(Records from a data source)
------------------------------

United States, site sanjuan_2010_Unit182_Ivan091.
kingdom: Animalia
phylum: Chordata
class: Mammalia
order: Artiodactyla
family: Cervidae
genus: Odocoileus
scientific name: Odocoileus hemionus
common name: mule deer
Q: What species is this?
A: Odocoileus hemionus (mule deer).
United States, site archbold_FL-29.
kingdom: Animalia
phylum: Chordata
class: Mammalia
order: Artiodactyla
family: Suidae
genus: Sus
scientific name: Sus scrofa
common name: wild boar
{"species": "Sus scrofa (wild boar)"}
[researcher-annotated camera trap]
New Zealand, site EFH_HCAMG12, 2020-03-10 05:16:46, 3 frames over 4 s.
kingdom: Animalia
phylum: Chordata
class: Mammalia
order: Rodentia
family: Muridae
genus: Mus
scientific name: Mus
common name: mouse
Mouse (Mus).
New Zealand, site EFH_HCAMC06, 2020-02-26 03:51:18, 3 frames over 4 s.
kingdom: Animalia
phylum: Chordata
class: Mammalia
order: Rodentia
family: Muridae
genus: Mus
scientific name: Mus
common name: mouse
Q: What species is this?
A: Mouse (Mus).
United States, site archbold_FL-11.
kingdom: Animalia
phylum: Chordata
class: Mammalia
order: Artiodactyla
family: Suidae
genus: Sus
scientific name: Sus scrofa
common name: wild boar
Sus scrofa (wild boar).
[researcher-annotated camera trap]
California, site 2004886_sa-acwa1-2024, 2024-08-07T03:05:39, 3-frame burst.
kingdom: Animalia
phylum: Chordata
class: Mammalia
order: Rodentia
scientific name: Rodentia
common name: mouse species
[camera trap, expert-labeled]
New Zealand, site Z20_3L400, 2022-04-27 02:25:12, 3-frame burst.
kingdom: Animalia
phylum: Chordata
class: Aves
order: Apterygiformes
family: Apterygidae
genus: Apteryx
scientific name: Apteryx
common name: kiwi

------------------------------

* **What to work on**: Transcribe all of the entries without altering anything.

* **Solution**:
United States, site sanjuan_2010_Unit182_Ivan091.
kingdom: Animalia
phylum: Chordata
class: Mammalia
order: Artiodactyla
family: Cervidae
genus: Odocoileus
scientific name: Odocoileus hemionus
common name: mule deer
Q: What species is this?
A: Odocoileus hemionus (mule deer).
United States, site archbold_FL-29.
kingdom: Animalia
phylum: Chordata
class: Mammalia
order: Artiodactyla
family: Suidae
genus: Sus
scientific name: Sus scrofa
common name: wild boar
{"species": "Sus scrofa (wild boar)"}
[researcher-annotated camera trap]
New Zealand, site EFH_HCAMG12, 2020-03-10 05:16:46, 3 frames over 4 s.
kingdom: Animalia
phylum: Chordata
class: Mammalia
order: Rodentia
family: Muridae
genus: Mus
scientific name: Mus
common name: mouse
Mouse (Mus).
New Zealand, site EFH_HCAMC06, 2020-02-26 03:51:18, 3 frames over 4 s.
kingdom: Animalia
phylum: Chordata
class: Mammalia
order: Rodentia
family: Muridae
genus: Mus
scientific name: Mus
common name: mouse
Q: What species is this?
A: Mouse (Mus).
United States, site archbold_FL-11.
kingdom: Animalia
phylum: Chordata
class: Mammalia
order: Artiodactyla
family: Suidae
genus: Sus
scientific name: Sus scrofa
common name: wild boar
Sus scrofa (wild boar).
[researcher-annotated camera trap]
California, site 2004886_sa-acwa1-2024, 2024-08-07T03:05:39, 3-frame burst.
kingdom: Animalia
phylum: Chordata
class: Mammalia
order: Rodentia
scientific name: Rodentia
common name: mouse species
[camera trap, expert-labeled]
New Zealand, site Z20_3L400, 2022-04-27 02:25:12, 3-frame burst.
kingdom: Animalia
phylum: Chordata
class: Aves
order: Apterygiformes
family: Apterygidae
genus: Apteryx
scientific name: Apteryx
common name: kiwi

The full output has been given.